> _SELECTED EXCERPT_
****************************************

2023-09-08 23:46:42,825 - distributed.worker.memory - WARNING - Unmanaged memory use is high. This may indicate a memory leak or the memory may not be released to the OS; see https://distrib
uted.dask.org/en/latest/worker-memory.html#memory-not-released-back-to-the-os for more information. -- Unmanaged memory: 23.81 GiB -- Worker memory limit: 25.18 GiB

I think that failed after about 12 hours.

This is the code:

   sgkit.io.vcf.vcf_to_zarr(infile, outfile,
            temp_chunk_length=500,
            read_chunk_length=2000,
            chunk_length=10_000,
            tempdir="tmp/")

We must be doing something wrong here, this should be more robust...

@tomwhite
Copy link
Collaborator

I'm not sure if this is the problem you are hitting, but I would expect

read_chunk_length <= temp_chunk_length <= chunk_length

This is because read_chunk_length is the number of variants (VCF rows) to read from the VCF file, and it includes all samples and all fields, while temp_chunk_length is the (variant) chunk size of the intermediate Zarr store, which includes all samples but only the fields being written and is column-oriented so should be more compressible than VCF.

Also chunk_length can be a lot bigger than temp_chunk_length since the sample chunking (chunk_width) is being taken into account at this point. You might want to increase that too (to 10,000?) - the default is 1000 which means you'll have 1000 chunks in the samples dimension, which is quite a lot.

@tomwhite
Copy link
Collaborator

Another thing that is useful when debugging is to break vcf_to_zarr into the two constituent operations vcf_to_zarrs (plural) and concat_zarrs as this can help identify where the problem is. See https://pystatgen.github.io/sgkit/latest/vcf.html#vcf-low-level-operation

Confusingly, chunk_length in vcf_to_zarrs is the same as temp_chunk_length in vcf_to_zarr!

@jeromekelleher
Copy link
Collaborator Author

After a discussion with @benjeffery, we tried this:

  sgkit.io.vcf.vcf_to_zarr(infile,
            outfile,
            target_part_size="100MB",
            chunk_width=10_000,
            chunk_length=2000,
            temp_chunk_length=1000,
            read_chunk_length=500,
            tempdir="tmp/")

****************************************

> _JOBS_
- a) Show every line of the records that contains the string "viewer", treating uppercase and lowercase as different.
- b) Carry on the thread about converting VCF files to Zarr, picking up right after its final line.
The text and the records have nothing to do with each other.

> _RECORDS FOR THE EXERCISE_
****************************************

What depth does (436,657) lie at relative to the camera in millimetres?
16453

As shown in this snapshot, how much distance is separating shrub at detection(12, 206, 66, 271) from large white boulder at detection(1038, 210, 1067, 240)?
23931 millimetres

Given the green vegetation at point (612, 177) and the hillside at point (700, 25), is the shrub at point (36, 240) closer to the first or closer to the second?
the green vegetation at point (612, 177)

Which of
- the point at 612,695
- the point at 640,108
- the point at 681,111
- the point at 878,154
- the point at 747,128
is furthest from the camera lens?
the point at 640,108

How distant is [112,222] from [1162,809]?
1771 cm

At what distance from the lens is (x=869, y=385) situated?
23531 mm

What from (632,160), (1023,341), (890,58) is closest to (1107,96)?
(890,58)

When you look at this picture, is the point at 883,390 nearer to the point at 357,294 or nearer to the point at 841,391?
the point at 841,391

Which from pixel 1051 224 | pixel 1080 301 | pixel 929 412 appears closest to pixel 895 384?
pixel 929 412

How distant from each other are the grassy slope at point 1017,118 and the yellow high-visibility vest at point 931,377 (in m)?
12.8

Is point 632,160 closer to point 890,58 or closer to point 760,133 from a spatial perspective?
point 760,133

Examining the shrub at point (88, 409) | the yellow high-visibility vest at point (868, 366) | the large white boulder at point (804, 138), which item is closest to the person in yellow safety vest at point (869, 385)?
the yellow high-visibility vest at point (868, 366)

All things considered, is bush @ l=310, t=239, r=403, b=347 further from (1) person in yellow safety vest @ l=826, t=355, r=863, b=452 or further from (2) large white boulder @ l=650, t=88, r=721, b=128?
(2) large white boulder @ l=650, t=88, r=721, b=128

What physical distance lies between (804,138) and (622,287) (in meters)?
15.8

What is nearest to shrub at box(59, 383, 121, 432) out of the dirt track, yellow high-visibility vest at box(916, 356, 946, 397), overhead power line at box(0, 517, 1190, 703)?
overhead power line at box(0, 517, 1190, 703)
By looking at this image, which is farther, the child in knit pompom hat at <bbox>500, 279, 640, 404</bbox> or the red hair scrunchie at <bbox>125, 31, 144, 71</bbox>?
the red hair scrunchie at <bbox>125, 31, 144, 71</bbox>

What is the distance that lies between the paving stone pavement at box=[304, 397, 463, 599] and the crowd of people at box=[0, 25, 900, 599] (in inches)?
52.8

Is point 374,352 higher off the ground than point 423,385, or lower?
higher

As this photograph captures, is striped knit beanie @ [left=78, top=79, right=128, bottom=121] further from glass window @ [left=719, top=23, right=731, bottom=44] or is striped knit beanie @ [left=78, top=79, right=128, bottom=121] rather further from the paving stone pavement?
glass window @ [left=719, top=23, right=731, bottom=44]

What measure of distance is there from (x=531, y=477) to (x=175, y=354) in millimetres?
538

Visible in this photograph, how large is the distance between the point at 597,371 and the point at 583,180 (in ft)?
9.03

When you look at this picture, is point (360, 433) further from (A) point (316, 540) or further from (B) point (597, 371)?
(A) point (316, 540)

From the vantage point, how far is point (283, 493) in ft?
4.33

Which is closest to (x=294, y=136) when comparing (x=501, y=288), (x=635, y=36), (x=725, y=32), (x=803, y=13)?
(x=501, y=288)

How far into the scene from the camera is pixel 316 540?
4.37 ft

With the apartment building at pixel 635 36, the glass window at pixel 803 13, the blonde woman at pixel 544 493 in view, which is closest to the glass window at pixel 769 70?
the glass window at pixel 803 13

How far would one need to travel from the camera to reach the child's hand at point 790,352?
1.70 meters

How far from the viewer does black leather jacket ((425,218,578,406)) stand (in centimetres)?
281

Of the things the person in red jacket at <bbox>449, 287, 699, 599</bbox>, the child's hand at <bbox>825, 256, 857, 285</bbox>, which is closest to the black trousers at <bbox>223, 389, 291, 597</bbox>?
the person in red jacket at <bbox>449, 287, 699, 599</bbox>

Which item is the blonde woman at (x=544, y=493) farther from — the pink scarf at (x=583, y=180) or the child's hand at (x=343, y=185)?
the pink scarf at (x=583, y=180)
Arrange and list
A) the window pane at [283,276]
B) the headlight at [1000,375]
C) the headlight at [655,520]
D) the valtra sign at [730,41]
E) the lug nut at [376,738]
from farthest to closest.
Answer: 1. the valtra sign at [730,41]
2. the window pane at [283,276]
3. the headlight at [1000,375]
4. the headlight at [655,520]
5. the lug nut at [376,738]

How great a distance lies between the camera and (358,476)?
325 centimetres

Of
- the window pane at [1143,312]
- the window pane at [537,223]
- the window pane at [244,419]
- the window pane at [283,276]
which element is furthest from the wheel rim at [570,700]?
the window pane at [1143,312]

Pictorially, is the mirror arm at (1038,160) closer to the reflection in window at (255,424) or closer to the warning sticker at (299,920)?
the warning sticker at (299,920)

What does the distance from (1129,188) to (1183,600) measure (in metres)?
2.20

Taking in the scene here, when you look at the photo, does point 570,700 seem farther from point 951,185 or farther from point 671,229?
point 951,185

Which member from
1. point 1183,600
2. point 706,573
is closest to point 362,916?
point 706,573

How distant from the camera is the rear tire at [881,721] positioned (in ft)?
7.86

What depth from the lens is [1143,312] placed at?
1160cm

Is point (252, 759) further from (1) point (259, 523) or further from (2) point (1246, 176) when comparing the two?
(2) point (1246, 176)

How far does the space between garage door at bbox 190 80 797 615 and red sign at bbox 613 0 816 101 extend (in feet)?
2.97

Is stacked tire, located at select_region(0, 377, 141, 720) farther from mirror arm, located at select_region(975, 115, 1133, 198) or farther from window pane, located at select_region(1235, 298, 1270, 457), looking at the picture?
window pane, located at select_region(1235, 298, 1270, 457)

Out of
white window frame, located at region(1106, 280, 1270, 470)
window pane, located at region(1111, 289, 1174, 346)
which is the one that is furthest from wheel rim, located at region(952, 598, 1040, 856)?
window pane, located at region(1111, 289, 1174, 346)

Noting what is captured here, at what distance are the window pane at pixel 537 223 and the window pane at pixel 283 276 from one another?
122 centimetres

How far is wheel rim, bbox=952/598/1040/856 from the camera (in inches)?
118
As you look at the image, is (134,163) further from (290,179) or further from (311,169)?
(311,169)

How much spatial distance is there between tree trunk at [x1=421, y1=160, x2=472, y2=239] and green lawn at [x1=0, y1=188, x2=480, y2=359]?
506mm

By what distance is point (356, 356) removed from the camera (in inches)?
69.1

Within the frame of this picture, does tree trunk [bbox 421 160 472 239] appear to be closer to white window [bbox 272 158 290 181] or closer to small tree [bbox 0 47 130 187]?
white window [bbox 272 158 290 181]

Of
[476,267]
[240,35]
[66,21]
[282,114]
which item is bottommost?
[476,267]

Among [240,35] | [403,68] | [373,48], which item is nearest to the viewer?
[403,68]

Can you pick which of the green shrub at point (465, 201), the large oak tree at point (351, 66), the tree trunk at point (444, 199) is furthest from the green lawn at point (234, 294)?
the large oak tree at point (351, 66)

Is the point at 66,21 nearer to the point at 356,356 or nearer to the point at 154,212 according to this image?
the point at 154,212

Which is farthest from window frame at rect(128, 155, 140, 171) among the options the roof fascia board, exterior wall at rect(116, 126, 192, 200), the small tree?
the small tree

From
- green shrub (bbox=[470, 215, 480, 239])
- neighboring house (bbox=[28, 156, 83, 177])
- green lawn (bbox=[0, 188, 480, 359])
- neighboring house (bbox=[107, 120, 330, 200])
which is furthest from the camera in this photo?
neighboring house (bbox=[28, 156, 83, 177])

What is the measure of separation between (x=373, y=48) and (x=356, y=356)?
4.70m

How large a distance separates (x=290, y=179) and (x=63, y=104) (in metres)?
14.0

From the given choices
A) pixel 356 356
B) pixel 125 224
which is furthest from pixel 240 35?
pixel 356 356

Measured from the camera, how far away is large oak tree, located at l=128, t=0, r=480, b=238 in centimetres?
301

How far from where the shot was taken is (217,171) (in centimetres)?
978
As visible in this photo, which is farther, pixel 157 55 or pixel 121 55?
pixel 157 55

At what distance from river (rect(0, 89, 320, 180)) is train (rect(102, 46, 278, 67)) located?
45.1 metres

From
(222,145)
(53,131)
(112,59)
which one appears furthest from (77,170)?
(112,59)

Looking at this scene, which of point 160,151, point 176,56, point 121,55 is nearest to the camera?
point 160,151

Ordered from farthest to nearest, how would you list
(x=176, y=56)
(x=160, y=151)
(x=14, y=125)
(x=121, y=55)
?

****************************************

> _ANSWERS PER TASK_
- a)
How far from the viewer does black leather jacket ((425,218,578,406)) stand (in centimetres)?
Among [240,35] | [403,68] | [373,48], which item is nearest to the viewer?

- b)
which seemed to be working OK for a few days. However, the memory usage seems to keep creeping up, and it looks like an error happened about 2/3 of the way through the vcf reading phase and it seems to have restarted the whole thing. (I see a few "erred" blocks when I look at the graph)

I guess I just have to try using fewer threads? I'm currently using 10 threads on a machine with 256G of RAM.

@benjeffery
Copy link
Contributor

I would be good to know what the errors are that caused those tasks to fail if you have the worker logs.

@jeromekelleher
Copy link
Collaborator Author

I should do - how do I get them?

@tomwhite
Copy link
Collaborator

Rather than using fewer threads, would it be possible to run with more resources on a cluster? A computation that takes days is more painful to debug.

What is the size of the VCF in bytes, and number of variants? Is it synthetic?

Regarding the memory usage creeping up, there is a recent Dask issue (hard to say if this is related): dask/distributed#8164. And regarding the computation being restarted, there's some recent discussion here: dask/distributed#8182 (again, not sure how relevant this is).

@jeromekelleher
Copy link
Collaborator Author

jeromekelleher commented Sep 15, 2023

Thanks @tomwhite. I don't really have time to get this set up on a cluster I'm afraid. I'm trying again with 8 threads and seeing if it gets through over the weekend.

The VCF is a 1M subset of the simulated French-Canadian dataset from this paper

It has 7.2 M variants and the BCF file is 52G. This is a simulation of chromosome 21 - a big chromosome would be at least 10X larger.

@benjeffery
Copy link
Contributor

For the ukb and GeL work I've been using 200-400 threads and it still takes hours, for 10% the samples you have. With 8 threads I'd think it would take more than a weekend. Setting up the cluster shouldn't be too hard, using https://jobqueue.dask.org/en/latest/generated/dask_jobqueue.SGECluster.html#dask_jobqueue.SGECluster
As I've done this at GeL and ukb I'm happy to do it on BMRC if we have a project code? Or is that an admin headache?

@jeromekelleher
Copy link
Collaborator Author

It's 10% through after a few hours, and there's no sign of memory pressure, so this really should work.

I think it's important to not just throw a cluster at this - these are more than adequate computational resources and we should be able to do the conversion. We'll put people off sgkit before they start if they can't convert their VCFs without a cluster.

@jeromekelleher
Copy link
Collaborator Author

Here's a screenshot of the Dask dashboard after running over the weekend. What seems to be happening is that the workers keep running tasks (each taking about 20 minutes), slowly increasing their memory usage until eventually getting killed.

workers

Which would be fine, except it seems that the computation ends up starting from scratch each time. The transition log seems to imply that tasks are getting done multiple times:

Screenshot from 2023-09-18 13-27-40

So, it seems like there's a couple of problems here:

  1. Memory usage keeps growing (possibly one of the linked upstream issues)
  2. We're redoing tasks unnecessarily when a worker dies

Any ideas on why (2) is happening?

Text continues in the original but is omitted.